Given instruction
Continue the June 2003 bulletin below, on poultry workers and business-school ethics, starting right after its last sentence.

** Start Text shown **

Vol. VIII, Bulletin No. 6. June 10, 2003
A Giant Case of Myopia
Humane Conditions for Poultry, But Not for Poultry Workers
The carton of eggs I recently bought at a nearby Giant Food supermarket has imprinted on it a logo that says "animal care certified." This certification, according to an article by Giant's food advisor, Odonna Mathews, means that the "eggs have been laid under humane growing conditions for the laying hens." Fine. But what about humane conditions for the poultry workers who take care of those hens?
So I pursued the issue by sending Giant Food the following email through its Website:
This is a question prompted by this week's Odonna Mathews column [published May 25 in a Giant ad], "Animal Care Certified Eggs." In it she calls attention to a "new check mark seal on Giant eggs," and points out: "Our eggs come from hens raised under certified Animal Welfare Guidelines." These guidelines "ensure the health and welfare of the hens."
Thank you for publicizing this innovation. It raises this question: Have you considered adopting similar guidelines as to the health and safety of poultry workers? These women and men are victimized by gross abuses that have been widely publicized. May I encourage you to show as much concern for those workers as you do for the hens?"
Awaiting a Response from Giant Food
An email to me from Giant Food on May 25 said: "We will get back to you with a reply within seven business days." But, as of June 9, there has been no reply.
Giant is not alone in its myopia. Most large egg-producing farms have signed on to the same guidelines, which are promulgated by a national organization, the United Egg Producers. These guidelines, as spelled out in the organization's press release, "place top priority on the comfort, health and safety of the chickens."
For information on the comfort, health and safety of poultry workers, see the Website of the National International Committee for Worker Justice and a 64-page report on an investigation conducted by the Public Justice Center.
An the Ethical Vacuum in MBA Classes
Top business schools are falling short in addressing critical issues of corporate social responsibility. At least that is the dominant view among MBA students surveyed at leading business schools last November. Most of the 1,700 students surveyed hold that business ethics, a subject now often concentrated in a course with that name, should be integrated into the whole curriculum. And about half of the students think that the general failure of B-schools to do so is partly responsible for recent corporate scandals in the United States.
Those are highlights of a report titled "Where Will They Lead? -- MBA Student Attitudes about Business and Society," released in May by the Business and Society Program of the Aspen Institute. Commenting on the report, Carolyn Y. Woo, dean of the Mendoza College of Business at the University of Notre Dame, one of the 12 schools participating in the survey, told a New York Times reporter: "The priorities taught in business schools affect the way students think." She criticized the MBA programs' dependence on "cold language" with terms like transaction costs, rationalizing, and right-sizing, instead of "more human language."

** End Text shown **
** Start Supplied material **

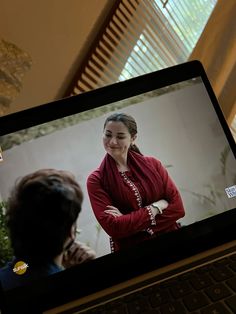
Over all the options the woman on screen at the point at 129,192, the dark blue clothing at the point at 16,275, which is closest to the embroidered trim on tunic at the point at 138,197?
the woman on screen at the point at 129,192

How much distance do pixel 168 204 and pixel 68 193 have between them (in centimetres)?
14

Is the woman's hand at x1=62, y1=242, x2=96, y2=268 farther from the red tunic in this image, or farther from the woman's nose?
the woman's nose

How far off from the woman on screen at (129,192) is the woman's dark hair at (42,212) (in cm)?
3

** End Supplied material **

Reply
(For an earlier, sharper critique by a George Washington University professor, see "How Business Schools Teach Enron Ethics.")
Meanwhile, at Harvard University, whose business school did not participate in the Aspen study, the economics department by a lopsided vote turned down a faculty member's proposal to add a "course with more balance and more critique" than the curriculum now offers. A supporting petition of the Students for Humane and Responsible Economics, signed by 700 student and faculty members, had criticized Harvard for "falsely presenting economics as a positive science devoid of ethical values." (For background, see "Rejecting Dogmatism in Economics.")
Global Road Map to Worker Rights
Never before has the world seen so many publications dedicated to the rights of working men and women. Missing from that outpouring, however, has been a publication that pulls together all the diverse aspects of worker rights and provides a comprehensive manual for action. Now "Justice for All: a Guide to Worker Rights in the Global Economy," just published by the AFL-CIO's American Center for International Labor Solidarity, fills that gap.
"Worker rights violations are multiplying worldwide," Lance Compa and Fay Lyle, the book's co-authors, write in the introduction. At the same time, there has been modest progress toward respect for worker rights, they point out. In particular:
- "The number of individuals, unions, non-governmental organizations (NGOs), and coalitions involved in worker rights activism, reporting, and monitoring has boomed."
- These people and groups are "testing an array of international mechanisms, some old and some never used before, but all aimed at improving global respect for worker rights."
"Justice for All" is designed to serve their needs in "developing their own strategies to gain a basic understanding of the options available, their advantages and drawbacks, the role of different international players, and the information necessary to identify potential partners."
The 363-page book is loaded with helpful reference material on worker rights principles, procedures, and practices, arranged by country, legislation, international institutions, non-governmental initiatives, and bilateral, regional, and international trade agreements. A worker rights violation checklist provides a monitoring and reporting tool, as well an educational tool on identifying specific abuses.
The U.S. labor movement's concern for the rights of workers around the world is nothing new. In December 1898, the annual report of the American Federation of Labor declared: "We should endeavor by every means within our power to cultivate fraternal feeling and interest in the welfare of the wage-earners of all countries, to aid and encourage every movement calculated to materially, morally, and socially improve the condition of workers, no matter where they may be located...."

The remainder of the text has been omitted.